Image credit: NASA Earth Observatory image by Joshua Stevens, using GEOS-5 data from the Global Modeling and Assimilation Office at NASA GSFC
Southern parts of West Bengal have faced heat waves for the first time in decades. April usually brings in the Nor’wester showers in the Eastern parts of India, however, this year the rains were shockingly absent. Delhi is facing its second heat wave already, with temperatures crossing 45 degrees Celsius.
The current heatwaves are due to local atmospheric factors. The major one were weak western disturbances - storms originating in the Mediterranean region - which meant little pre-monsoon rainfall in north-western and central India. Another factor were Anticyclones - an area of high atmospheric pressure where the air sinks - also led to hot, dry weather over parts of western India in March.
In the northern regions of Uttarakhand and Himachal Pradesh, mountain snow has been rapidly melting. Additionally, more than 300 large wildfires were burning around the country on April 27, according to the Forest Survey of India.

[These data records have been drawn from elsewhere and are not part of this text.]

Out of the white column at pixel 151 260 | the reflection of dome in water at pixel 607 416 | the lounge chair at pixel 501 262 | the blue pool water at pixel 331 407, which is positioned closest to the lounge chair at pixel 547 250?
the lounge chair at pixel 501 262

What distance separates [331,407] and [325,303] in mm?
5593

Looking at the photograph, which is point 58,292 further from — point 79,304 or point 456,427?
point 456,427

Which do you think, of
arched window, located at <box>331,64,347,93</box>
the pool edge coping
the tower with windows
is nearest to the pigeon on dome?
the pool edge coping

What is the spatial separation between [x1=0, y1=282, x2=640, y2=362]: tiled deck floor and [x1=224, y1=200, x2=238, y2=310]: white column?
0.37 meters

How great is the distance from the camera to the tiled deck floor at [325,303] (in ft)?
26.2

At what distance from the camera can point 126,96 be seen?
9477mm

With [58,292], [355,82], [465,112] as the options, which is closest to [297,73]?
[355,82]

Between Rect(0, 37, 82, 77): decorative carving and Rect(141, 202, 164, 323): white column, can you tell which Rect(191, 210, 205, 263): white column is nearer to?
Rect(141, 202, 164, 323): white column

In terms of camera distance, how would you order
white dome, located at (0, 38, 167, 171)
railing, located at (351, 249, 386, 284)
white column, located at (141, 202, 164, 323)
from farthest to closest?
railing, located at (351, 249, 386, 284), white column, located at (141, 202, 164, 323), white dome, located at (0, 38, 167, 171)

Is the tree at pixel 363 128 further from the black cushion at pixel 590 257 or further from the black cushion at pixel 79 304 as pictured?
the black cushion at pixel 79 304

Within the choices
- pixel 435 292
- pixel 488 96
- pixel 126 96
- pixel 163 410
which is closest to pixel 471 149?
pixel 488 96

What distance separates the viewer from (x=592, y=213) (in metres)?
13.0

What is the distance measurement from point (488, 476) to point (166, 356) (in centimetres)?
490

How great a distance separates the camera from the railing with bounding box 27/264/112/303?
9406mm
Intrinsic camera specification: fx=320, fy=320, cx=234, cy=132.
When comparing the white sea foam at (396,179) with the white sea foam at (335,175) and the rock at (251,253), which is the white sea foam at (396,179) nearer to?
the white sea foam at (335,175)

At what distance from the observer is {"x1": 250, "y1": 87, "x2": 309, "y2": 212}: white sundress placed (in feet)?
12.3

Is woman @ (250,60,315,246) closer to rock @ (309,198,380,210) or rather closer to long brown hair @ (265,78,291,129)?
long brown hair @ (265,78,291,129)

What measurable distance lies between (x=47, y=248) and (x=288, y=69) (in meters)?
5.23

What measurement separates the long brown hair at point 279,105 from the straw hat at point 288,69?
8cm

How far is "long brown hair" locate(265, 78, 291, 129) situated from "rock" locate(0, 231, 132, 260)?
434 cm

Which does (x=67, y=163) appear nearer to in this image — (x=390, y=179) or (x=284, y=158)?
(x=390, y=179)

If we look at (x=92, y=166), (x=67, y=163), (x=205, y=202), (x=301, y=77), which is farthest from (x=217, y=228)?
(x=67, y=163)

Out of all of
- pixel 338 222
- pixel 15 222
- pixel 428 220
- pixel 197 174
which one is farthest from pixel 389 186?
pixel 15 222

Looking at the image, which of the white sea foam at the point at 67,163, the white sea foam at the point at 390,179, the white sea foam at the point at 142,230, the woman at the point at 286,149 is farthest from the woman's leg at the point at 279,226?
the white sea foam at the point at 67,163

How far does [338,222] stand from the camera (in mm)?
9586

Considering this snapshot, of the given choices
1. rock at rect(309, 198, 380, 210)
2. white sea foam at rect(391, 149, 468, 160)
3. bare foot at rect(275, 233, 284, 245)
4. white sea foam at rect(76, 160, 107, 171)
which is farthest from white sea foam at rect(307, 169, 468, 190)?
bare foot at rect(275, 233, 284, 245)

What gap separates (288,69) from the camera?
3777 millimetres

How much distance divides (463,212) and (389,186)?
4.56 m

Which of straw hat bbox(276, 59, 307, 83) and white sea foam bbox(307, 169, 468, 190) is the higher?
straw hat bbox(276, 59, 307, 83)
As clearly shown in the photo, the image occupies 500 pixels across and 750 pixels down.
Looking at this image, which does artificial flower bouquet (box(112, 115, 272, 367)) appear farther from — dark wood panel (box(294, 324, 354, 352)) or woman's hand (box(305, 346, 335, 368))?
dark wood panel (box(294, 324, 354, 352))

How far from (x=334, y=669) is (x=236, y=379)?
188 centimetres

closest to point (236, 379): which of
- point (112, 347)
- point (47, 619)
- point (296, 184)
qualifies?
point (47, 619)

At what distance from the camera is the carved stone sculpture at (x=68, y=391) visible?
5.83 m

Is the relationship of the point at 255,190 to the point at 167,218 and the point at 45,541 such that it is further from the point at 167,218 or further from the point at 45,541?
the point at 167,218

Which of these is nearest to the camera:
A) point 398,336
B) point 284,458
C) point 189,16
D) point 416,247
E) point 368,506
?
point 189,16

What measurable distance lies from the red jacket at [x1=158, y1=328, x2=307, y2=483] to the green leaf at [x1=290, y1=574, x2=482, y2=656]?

The effects are visible. Unexpected temperature spikes have affected the country’s wheat harvest, a development that could potentially have global consequences given supply disruptions due to the Ukraine war. Punjab, known as the bread-basket of India, suffered major losses in the yield because of the unprecedented heat.
Tea producers are worried about irregular rains and higher temperatures, especially at night, that have severely challenged the delicate crop in recent years, threatening the entire industry.
Death of livestock, deteriorated crop quality, increased risk of equipment fire due to overheating, insufficiency of water and irrigation requirements, and loss of crop have had a negative impact on livelihood and therefore, the prices of staples have shot up. Safe drinking water is also a major concern.
The heat has also triggered a huge demand for power, leading to outages in many states and fears of a massive shortage of coal. Demand for electricity has jumped almost by 40% this year, as people run fans and AC units at home and industrial production picked up after COVID. Railways cancelled dozens of passenger trains in order to rush coal shipments to power plants trying to avoid blackouts.
The effects of the heat wave include heat-related illnesses, poor air quality, little rainfall, and reduced crop yields. For the country’s health and climate experts trying to plan for global warming, the “wet bulb” temperature is the danger they fear most. This deadly combination of heat and humidity, which prevents a human body from cooling itself by sweating, is a huge looming threat for South Asia’s wet season. Heatwaves can have serious health consequences. If temperatures are high even at night, the body doesn't get a chance to recuperate, increasing the possibility of illnesses and higher medical bills. Spells of blistering heat such as this are becoming a regular feature of South Asia’s weather, rather than a once-in-a-decade-or-more crisis.